Here’s an example of how you can use the __getitem__ function:

from ms_entropy import FlashEntropySearch
entropy_search = FlashEntropySearch()
entropy_search.build_index(spectral_library)

# Get the metadata of the third spectrum
metadata = entropy_search[2]

The metadata was extracted and stored when you called the build_index function. The data will remain available even if you save and reload the index using either the pickle module or the read and write functions.


Get the matched peaks number of query spectrum to the library Spectra

If you also want to know the number of matched peaks between the query spectrum and the library spectra, you can set the get_matched_peaks_number parameters to True. Then, the returned results will be a list of two numpy arrays. The first array contains the similarity scores, and the second array contains the number of matched peaks.
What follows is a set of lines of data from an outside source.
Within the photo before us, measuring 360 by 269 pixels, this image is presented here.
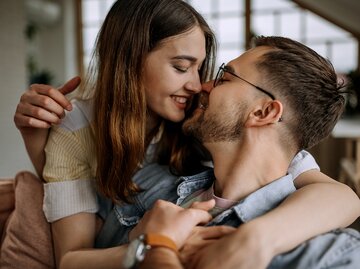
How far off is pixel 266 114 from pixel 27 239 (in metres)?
0.80

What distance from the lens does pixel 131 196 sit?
1.39m

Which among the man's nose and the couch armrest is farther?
the couch armrest

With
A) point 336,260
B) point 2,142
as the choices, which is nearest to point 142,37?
point 336,260

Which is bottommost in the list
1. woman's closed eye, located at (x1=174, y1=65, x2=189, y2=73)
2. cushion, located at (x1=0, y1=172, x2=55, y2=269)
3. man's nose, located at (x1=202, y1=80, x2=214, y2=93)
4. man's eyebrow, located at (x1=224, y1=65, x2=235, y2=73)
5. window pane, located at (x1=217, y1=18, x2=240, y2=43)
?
window pane, located at (x1=217, y1=18, x2=240, y2=43)

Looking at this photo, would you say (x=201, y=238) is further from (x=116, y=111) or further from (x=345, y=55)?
(x=345, y=55)

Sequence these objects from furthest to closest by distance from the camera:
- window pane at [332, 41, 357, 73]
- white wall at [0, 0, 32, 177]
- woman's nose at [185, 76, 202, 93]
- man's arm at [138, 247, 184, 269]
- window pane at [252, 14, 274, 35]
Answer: window pane at [252, 14, 274, 35], window pane at [332, 41, 357, 73], white wall at [0, 0, 32, 177], woman's nose at [185, 76, 202, 93], man's arm at [138, 247, 184, 269]

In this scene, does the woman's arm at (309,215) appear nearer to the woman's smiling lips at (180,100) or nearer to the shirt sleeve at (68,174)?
the woman's smiling lips at (180,100)

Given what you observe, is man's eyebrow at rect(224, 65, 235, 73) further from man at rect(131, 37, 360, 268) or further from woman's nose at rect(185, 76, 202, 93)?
woman's nose at rect(185, 76, 202, 93)

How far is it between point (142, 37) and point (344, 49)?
25.8 feet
At this moment, the get_matched_peaks_number parameter is only supported by the identity_search, open_search, and neutral_loss_search functions.

Here’s an example of how you can use the get_matched_peaks_number parameter:

import numpy as np
from ms_entropy import FlashEntropySearch

spectral_library = [{
    "id": "Demo spectrum 1",
    "precursor_mz": 150.0,
    "peaks": [[100.0, 1.0], [101.0, 1.0], [103.0, 1.0]]
}, {
    "id": "Demo spectrum 2",
    "precursor_mz": 200.0,
    "peaks": np.array([[100.0, 1.0], [101.0, 1.0], [102.0, 1.0]], dtype=np.float32),
    "metadata": "ABC"
}, {
    "id": "Demo spectrum 3",
    "precursor_mz": 250.0,
    "peaks": np.array([[200.0, 1.0], [101.0, 1.0], [202.0, 1.0]], dtype=np.float32),
    "XXX": "YYY",
}, {
    "precursor_mz": 350.0,
    "peaks": [[100.0, 1.0], [101.0, 1.0], [302.0, 1.0]]}]
query_spectrum = {"precursor_mz": 150.0,
                  "peaks": [[100.0, 1.0], [101.0, 1.0], [102.0, 1.0]]}

entropy_search = FlashEntropySearch()
# Step 1: Build the index from the library spectra
spectral_library = entropy_search.build_index(spectral_library)
# Step 2: Clean the query spectrum
query_spectrum['peaks'] = entropy_search.clean_spectrum_for_search(
    precursor_mz = query_spectrum['precursor_mz'],
    peaks = query_spectrum['peaks']
)
# Step 3: Search the library
# This parameter is supported by the identity_search, open_search, and neutral_loss_search functions
entropy_similarity, matched_peaks_number = entropy_search.identity_search(
    precursor_mz = query_spectrum['precursor_mz'],
    peaks = query_spectrum['peaks'],
    ms1_tolerance_in_da = 0.01,
    ms2_tolerance_in_da = 0.02,
    output_matched_peak_number = True
)
print(entropy_similarity)
print(matched_peaks_number)

Save and load index for the Flash entropy search object

After you have built the index, you have the option to save it to disk for later use.

Using pickle

You can use Python’s built-in pickle module to save and load the FlashEntropySearch object, as follows:

import pickle
# Save the index
with open('path/to/index', 'wb') as f:
    pickle.dump(entropy_search, f)
# And load the index
with open('path/to/index', 'rb') as f:
    entropy_search = pickle.load(f)

Using read and write functions

We also provide read and write functions to save and load the index.

To save a FlashEntropySearch object to disk:

entropy_search.write('path/to/index')

To load a FlashEntropySearch object from disk:

entropy_search = FlashEntropySearch()
entropy_search.read('path/to/index')

If you’re working with a very large spectral library, or your computer’s memory is limited, you can use the low_memory parameter to partially load the library and reduce the memory usage. For example:

entropy_search = FlashEntropySearch(low_memory=True)
entropy_search.read('path/to/index')

The index only needs to be built once. After that, you can use the read function to load the index. If you built the index using the low_memory=False mode, you can still load it using a FlashEntropySearch object with either the low_memory=False or low_memory=True mode.